Cécile Monthiers affirme être intéressée par tout ce qui concerne l’accompagnement sur le digital. La thématique de la diversité est un sujet sur lequel TF1 essaye d’être pionnière, par exemple avec la signature de la charte LGBT. « Quand on est un média est qu’on parle à autant de français on se doit de dire les choses », conclut Cécile Monthiers.
Philippe Chazal ajoute que la ligne éditoriale d’une chaîne passe par une politique managériale et de formation.
Patricia Boillaud présente les dispositifs existants et les outils qui référencent les formations accessibles dans toutes les régions de France.

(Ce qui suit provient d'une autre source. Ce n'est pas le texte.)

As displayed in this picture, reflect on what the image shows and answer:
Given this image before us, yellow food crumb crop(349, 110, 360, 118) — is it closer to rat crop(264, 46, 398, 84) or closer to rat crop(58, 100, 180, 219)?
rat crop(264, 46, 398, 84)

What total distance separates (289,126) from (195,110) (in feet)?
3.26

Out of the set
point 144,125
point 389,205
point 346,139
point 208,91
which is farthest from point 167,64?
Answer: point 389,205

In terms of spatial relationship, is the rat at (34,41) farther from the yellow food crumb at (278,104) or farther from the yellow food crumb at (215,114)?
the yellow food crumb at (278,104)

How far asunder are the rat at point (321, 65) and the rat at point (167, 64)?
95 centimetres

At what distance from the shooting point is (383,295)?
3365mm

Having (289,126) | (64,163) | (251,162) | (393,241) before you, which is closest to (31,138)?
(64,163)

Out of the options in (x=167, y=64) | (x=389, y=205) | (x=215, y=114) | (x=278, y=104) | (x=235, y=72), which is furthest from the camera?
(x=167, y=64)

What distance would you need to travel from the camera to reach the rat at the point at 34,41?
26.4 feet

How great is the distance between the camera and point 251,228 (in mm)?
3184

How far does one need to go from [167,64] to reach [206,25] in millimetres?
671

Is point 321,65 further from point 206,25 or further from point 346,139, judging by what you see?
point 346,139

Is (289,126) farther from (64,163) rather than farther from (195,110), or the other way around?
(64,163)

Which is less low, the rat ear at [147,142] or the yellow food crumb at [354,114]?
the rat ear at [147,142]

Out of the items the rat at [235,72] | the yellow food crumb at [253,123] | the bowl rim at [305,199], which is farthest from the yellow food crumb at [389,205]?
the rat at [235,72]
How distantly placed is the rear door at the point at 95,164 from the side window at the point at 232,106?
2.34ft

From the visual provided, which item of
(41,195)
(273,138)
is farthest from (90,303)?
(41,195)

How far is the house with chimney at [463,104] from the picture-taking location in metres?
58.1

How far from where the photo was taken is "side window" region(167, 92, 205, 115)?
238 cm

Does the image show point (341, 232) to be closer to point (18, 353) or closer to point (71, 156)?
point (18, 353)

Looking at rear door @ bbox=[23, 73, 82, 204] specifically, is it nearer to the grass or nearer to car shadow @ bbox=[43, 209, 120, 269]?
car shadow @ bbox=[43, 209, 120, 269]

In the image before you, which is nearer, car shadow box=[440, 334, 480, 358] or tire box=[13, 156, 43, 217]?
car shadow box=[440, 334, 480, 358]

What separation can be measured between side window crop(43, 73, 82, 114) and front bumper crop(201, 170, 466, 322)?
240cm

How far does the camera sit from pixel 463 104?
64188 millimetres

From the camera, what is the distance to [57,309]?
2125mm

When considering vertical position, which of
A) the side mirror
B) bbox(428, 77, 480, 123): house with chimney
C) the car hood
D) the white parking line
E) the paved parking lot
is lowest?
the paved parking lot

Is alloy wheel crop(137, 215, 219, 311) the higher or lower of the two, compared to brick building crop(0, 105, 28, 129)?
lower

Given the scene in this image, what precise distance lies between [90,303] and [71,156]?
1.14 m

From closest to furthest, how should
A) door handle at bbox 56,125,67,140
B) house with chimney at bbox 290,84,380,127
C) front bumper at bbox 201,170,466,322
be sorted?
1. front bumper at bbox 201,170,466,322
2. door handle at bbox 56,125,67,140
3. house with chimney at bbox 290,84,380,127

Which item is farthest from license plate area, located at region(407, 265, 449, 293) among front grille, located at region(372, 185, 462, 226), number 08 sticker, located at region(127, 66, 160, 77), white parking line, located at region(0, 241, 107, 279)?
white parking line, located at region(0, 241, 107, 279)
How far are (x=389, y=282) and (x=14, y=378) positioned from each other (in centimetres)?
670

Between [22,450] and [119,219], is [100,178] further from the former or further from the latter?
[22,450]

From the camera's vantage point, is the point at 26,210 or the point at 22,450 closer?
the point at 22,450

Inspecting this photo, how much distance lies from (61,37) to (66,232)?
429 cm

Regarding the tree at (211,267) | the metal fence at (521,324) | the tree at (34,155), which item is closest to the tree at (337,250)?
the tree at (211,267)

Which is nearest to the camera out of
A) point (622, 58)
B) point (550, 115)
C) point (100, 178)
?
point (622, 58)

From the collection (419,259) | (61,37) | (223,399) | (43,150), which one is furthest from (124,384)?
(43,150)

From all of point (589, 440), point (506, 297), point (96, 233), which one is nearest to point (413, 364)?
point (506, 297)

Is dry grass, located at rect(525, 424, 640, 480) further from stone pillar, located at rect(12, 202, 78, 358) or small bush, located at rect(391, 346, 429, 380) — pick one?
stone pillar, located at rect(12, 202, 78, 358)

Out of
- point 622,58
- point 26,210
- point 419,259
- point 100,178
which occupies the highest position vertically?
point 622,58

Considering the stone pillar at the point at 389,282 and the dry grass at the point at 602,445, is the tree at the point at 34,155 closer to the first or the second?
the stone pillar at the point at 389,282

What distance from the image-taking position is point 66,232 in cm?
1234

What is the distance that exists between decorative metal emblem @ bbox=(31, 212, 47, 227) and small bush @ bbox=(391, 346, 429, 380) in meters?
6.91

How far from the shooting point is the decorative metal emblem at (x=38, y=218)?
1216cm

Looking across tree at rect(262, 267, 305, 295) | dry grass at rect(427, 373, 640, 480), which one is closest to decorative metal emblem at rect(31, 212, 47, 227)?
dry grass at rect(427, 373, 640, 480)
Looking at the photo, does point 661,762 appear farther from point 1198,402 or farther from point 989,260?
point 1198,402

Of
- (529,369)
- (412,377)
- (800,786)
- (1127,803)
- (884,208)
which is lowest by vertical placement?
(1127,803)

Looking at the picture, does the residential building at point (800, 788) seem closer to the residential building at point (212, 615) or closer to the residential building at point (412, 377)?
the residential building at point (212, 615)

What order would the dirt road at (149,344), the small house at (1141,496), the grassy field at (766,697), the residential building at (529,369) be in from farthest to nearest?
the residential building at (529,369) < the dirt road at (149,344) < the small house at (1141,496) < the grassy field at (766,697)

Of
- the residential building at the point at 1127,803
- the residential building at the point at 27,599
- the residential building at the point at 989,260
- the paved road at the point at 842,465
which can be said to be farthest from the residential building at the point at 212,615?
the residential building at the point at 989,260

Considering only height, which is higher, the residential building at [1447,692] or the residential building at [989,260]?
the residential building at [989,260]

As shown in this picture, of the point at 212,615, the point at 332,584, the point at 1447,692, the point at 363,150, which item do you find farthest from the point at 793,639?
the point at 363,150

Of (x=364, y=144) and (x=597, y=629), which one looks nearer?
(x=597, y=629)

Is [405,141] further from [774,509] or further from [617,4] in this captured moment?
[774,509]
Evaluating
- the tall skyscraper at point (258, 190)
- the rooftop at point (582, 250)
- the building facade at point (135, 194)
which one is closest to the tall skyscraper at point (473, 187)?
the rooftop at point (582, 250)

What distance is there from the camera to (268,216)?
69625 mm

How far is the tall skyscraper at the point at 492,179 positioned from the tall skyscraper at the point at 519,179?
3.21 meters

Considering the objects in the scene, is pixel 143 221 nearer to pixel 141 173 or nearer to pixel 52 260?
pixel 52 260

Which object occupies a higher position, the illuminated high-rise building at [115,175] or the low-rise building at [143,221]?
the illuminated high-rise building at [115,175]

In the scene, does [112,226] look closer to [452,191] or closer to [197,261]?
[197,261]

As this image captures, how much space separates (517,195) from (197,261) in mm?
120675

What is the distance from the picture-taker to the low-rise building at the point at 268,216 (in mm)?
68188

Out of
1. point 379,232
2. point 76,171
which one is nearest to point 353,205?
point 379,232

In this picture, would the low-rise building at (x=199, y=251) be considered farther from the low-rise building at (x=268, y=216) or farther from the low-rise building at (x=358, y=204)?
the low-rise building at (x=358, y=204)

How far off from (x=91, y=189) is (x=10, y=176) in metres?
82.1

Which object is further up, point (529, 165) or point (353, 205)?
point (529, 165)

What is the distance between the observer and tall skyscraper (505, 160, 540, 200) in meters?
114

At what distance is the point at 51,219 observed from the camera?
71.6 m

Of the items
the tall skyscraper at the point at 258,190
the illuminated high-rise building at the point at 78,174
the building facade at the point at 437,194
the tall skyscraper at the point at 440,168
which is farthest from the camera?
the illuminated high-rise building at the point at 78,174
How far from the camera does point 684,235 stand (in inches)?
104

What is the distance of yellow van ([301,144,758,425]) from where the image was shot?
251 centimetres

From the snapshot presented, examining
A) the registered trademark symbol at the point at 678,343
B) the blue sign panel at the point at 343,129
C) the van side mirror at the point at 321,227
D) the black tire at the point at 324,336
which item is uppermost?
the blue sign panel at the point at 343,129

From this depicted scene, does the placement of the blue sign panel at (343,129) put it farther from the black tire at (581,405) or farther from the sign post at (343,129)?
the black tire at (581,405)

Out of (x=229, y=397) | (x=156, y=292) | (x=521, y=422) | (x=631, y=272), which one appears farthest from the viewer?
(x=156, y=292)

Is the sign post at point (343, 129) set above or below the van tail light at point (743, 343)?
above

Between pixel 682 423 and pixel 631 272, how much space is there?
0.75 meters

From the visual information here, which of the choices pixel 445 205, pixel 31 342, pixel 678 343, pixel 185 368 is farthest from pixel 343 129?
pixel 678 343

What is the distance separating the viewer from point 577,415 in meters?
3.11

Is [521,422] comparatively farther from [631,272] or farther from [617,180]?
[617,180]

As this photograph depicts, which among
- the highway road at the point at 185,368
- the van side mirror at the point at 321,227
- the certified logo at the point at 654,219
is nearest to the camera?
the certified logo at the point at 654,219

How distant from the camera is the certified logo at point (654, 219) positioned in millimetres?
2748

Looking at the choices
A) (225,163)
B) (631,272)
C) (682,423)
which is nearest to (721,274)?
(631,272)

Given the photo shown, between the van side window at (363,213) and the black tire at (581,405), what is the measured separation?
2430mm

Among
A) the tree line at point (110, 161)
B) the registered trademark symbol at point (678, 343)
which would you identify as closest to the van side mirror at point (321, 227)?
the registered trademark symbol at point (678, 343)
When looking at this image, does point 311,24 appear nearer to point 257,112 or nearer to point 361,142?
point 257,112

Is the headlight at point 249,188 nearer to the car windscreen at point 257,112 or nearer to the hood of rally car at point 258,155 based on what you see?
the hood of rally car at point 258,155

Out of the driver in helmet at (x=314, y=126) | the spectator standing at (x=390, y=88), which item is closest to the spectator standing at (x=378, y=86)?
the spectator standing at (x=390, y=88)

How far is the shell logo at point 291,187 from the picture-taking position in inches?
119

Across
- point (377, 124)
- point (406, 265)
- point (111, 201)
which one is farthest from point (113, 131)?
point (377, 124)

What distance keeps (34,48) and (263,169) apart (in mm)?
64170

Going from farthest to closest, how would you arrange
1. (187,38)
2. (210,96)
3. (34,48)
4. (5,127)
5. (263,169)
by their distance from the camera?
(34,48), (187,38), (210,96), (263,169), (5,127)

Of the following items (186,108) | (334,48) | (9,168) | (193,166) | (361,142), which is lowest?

Isabelle Herrero prend la parole pour dire quelques mots de conclusion. Cette session du Club Galilée l’a menée à trois réflexions. Elle observe qu‘on est parti de la filière de l’audiovisuel, un secteur d’activité en recherche de cohésion, avec une représentation pas unifiée pour porter la voix du secteur, et une posture d’exception culturelle à faire évoluer. « Finalement on en est venu à se dire qu’il y aussi des enjeux de transformations extrêmement forts », ajoute-t-elle. Il est alors nécessaire de poser les enjeux des nouveaux métiers du numérique, car ce dernier transforme l’ensemble du champ économique. Nous sommes face à une vraie révolution comme d’autres révolutions industrielles, avec cette fois-ci une dimension sociétale supplémentaire. Il y a un enjeu de penser la formation, demain ce ne sera plus l’affaire des entreprises, d’un côté, de l’Etat, des OPCA, de l’autre, mais celle de tous, confirme Isabelle Herrero. Les entreprises doivent se saisir de ce sujet comme d’un sujet de management pour accompagner les innovations. Un vrai changement de paradigme pour accompagner les salariés à être plus agiles, plus flexibles. La voie de montée en puissance pour l’audiovisuel passe probablement par le numérique et les tous les outils créés à ce titre.